DO ZROBIENIA
[1] Odpowiedz krótko na pytania do fragmentu o rytuale:
(a) Przez kogo Bóg rozwinął rytuał?
(b) Kogo tekst nazywa ostatnim Adamem?
(c) Czym według tekstu była Reformacja?
[2] Streść fragment o rytuale w dwóch zdaniach.
[3] Pisz dalej tekst o rytuale w Kościele, zaczynając od miejsca, w którym się kończy.

FRAGMENT STRONY
◆ ◆ ◆ ◆ ◆ ◆ ◆

Jednak Bóg nie przestał na prostym rytuale, lecz zdecydowanie go rozwinął i skaplikowal po przez Mojżesza, potem Króla Dawida, a następnie proroków. Odpowiedź jest podwójna. Po pierwsze, rural opowiadał historie stworzenia, upadku i zbawienia. Po drugie ludzkość rosła, analogia do wzrostu dziecka. Bóg rozbudowywal rytuał w miarę sprostania. Trzeba pamiętać, że każda postać była nowym Adamem, aż przyszedł ostatni Adam - Pan Jezus. Zatem ludzkość dorostala a reprezentował ją "Typ" Adama. Czy wraz przyjściem Pana Jezusa Chrystusa oraz wprowadzeniem ludzkości do wieku dorosłego juz więcej nie potrzebujemy rytuału aby mieć relacje między sobą, światem i Bogiem. Bardzo potrzebujemy na różne sposoby i ze względu na różne konteksty. Jesteśmy wciąż stworzeniem I nigdy nie staniemy się bogami. Sam Pan Jezus zachowuje obrzędy w stosunku do pozostałych Osób Trójcy Świętej. Dzięki tym rytuałom my poznajemy relacje wewnątrz Boga samego. Po drugie, ze względu na to ze Chrystus wprowadził Kościół w wiek dojrzałości (co nie oznacza dojrzałość każdego pojedynczego wierzącego, a do tego odniosę się za chwilę) Kościół może i powinien uczuć się tworzyć nowe rytuały. Nie wszystko przychodzi od razu, Kościół tez musi uczuć się. Nie wszytko co wyprodukował Kościół do tej pory musi być powtarzane. Reformacja była właśnie pewna korekta. Tworzone rytuały przez Kościół służą wielu sprawom. Przede wszystkim jako wyznanie wiary każdy chrześcijanin publicznie wyraża w sposób widzialny, ogłasza śmierć Chrystusa na krzyżu. Dołącza się w sposób osobisty do opowieści biblijnej o zbawieniu. Jednocześnie Kościół przez rytuał prorokuje na cały świat nawet w tak małym zakresie, a jednak dociera do najmniejszych zakątków świata i tym samym przekształca świat. A więc każdy kto się czuje dosyć dojrzały i nie potrzebuje zbyt często czynić znaku krzyża w życiu codziennym bowiem jest ugruntowany w miłości Bożej może czynić ten znak na nabożeństwie. Nabożeństwo tym samym jest silniejsze w swojej wymowie i proroctwie, bowiem wszyscy w tym uczestniczą. Jednak są wśród nas młodzi w wierze chrześcijanie, którzy nie są aż tak ugruntowani i oni potrzebują więcej dowodów i przypomnień. Jednak główne Nabożeństwo musi być wyważone, aby opowieść była zrozumiała.

◆ ◆ ◆ ◆ ◆ ◆ ◆

POKAZANE INFORMACJE
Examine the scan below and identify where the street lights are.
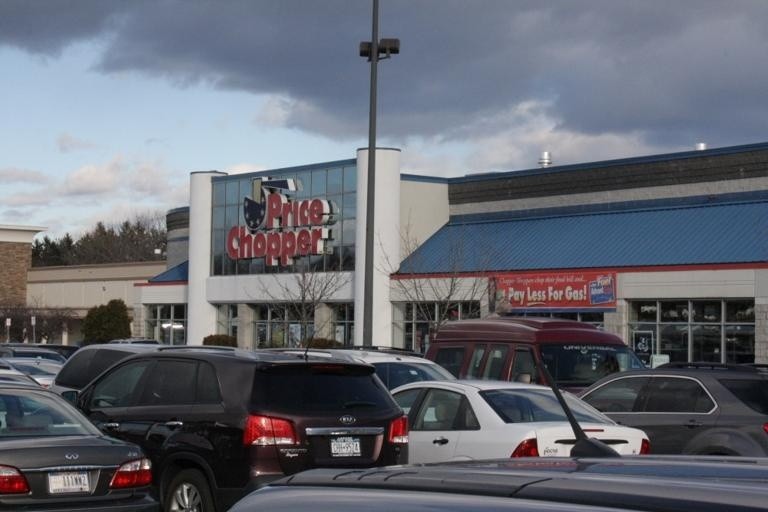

◆ ◆ ◆ ◆ ◆ ◆ ◆

ODPOWIEDZI DO ZADAŃ
[1]
(a) Przez Mojżesza, potem Króla Dawida, a następnie proroków.
(b) Pana Jezusa.
(c) Pewną korektą.

[2] Bóg rozbudowywał rytuał przez Mojżesza, Króla Dawida i proroków, w miarę jak ludzkość rosła, aż przyszedł ostatni Adam, Pan Jezus. Mimo że Chrystus wprowadził Kościół w wiek dojrzałości, nadal bardzo potrzebujemy rytuałów, a Kościół może tworzyć nowe, które służą między innymi publicznemu wyznaniu wiary.

[3]
Rytuał jest potrzebny każdemu człowiekowi. Bóg nas stworzył takimi, że do kontynuacji relacji z innym musi być zaangażowane nie tylko przysłowiowe serce, ale ręce nogi, ciało, wyraz twarzy, odnośny głos podczas śpiewania i odpowiadania, siła i energia z jaką to robimy. O tym pouczaja nas Psalmy. Przepraszam za tak długie wypowiedzi.